(Task objective) Could you please retype all of the records exactly, skipping any pictures?

(Pictures with short captions)
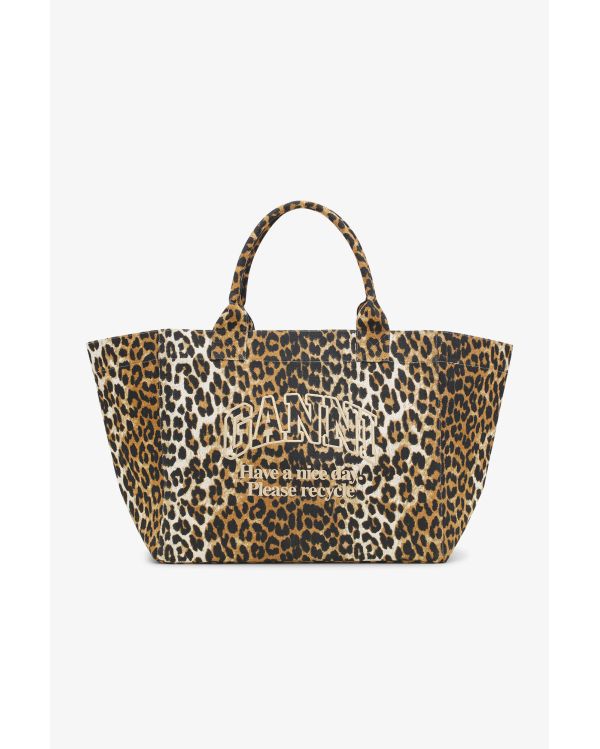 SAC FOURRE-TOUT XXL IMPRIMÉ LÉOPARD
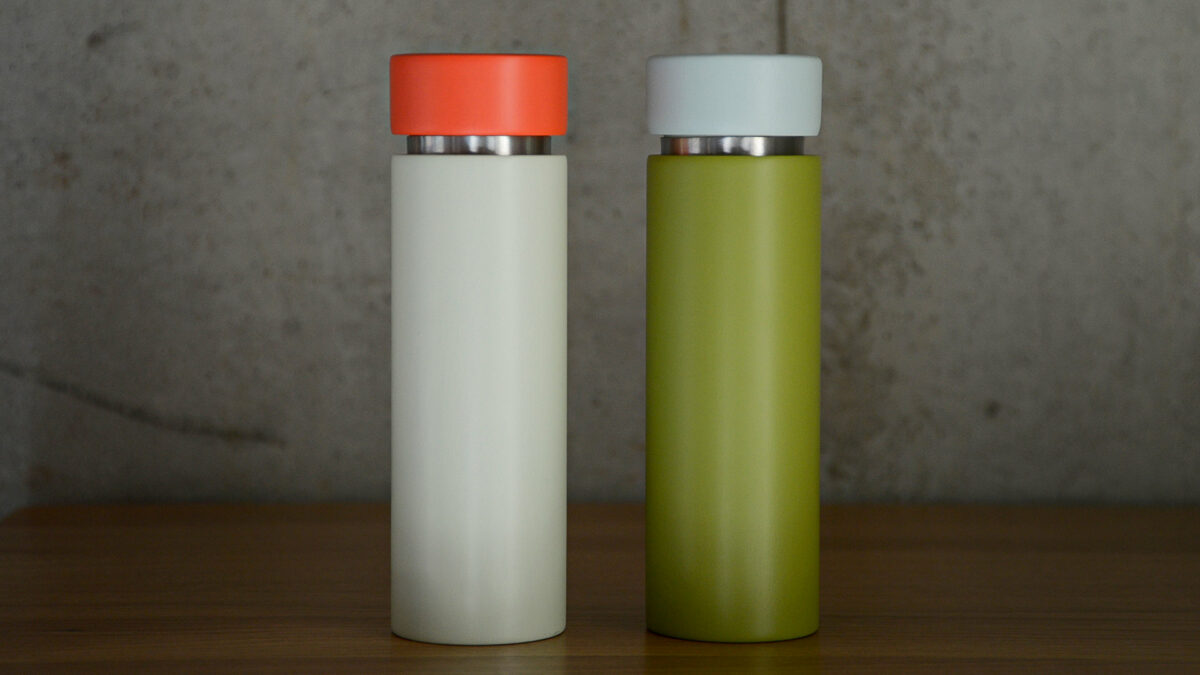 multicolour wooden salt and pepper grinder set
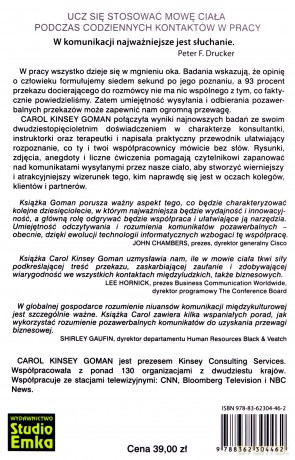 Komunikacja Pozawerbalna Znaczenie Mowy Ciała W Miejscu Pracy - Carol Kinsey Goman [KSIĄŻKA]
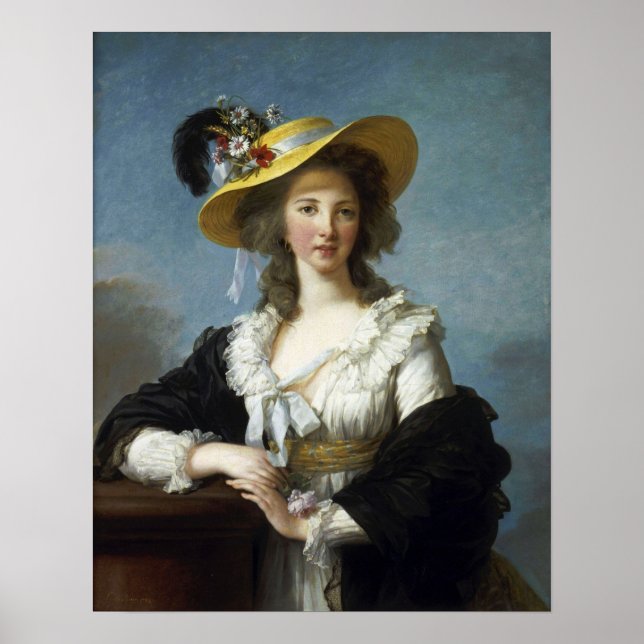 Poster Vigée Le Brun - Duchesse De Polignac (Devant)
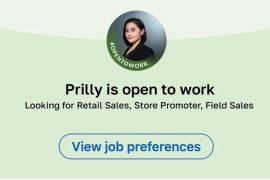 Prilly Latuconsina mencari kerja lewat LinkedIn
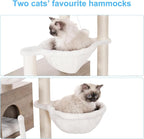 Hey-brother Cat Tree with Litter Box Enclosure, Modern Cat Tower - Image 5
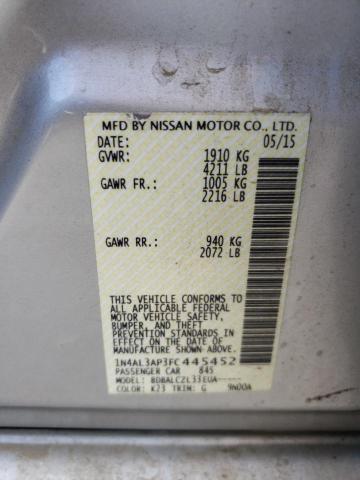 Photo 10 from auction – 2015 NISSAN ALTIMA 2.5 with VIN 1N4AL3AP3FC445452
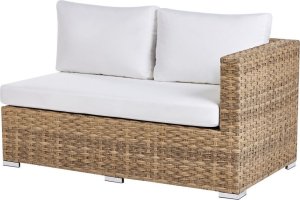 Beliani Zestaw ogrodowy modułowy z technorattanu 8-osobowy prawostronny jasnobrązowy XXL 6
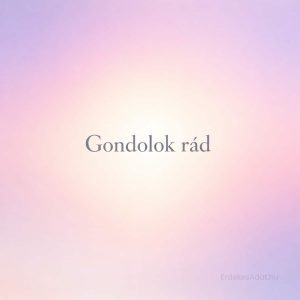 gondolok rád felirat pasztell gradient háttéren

(Exercise solution)
 SAC FOURRE-TOUT XXL IMPRIMÉ LÉOPARD
 multicolour wooden salt and pepper grinder set
 Komunikacja Pozawerbalna Znaczenie Mowy Ciała W Miejscu Pracy - Carol Kinsey Goman [KSIĄŻKA]
 Poster Vigée Le Brun - Duchesse De Polignac (Devant)
 Prilly Latuconsina mencari kerja lewat LinkedIn
 Hey-brother Cat Tree with Litter Box Enclosure, Modern Cat Tower - Image 5
 Photo 10 from auction – 2015 NISSAN ALTIMA 2.5 with VIN 1N4AL3AP3FC445452
 Beliani Zestaw ogrodowy modułowy z technorattanu 8-osobowy prawostronny jasnobrązowy XXL 6
 gondolok rád felirat pasztell gradient háttéren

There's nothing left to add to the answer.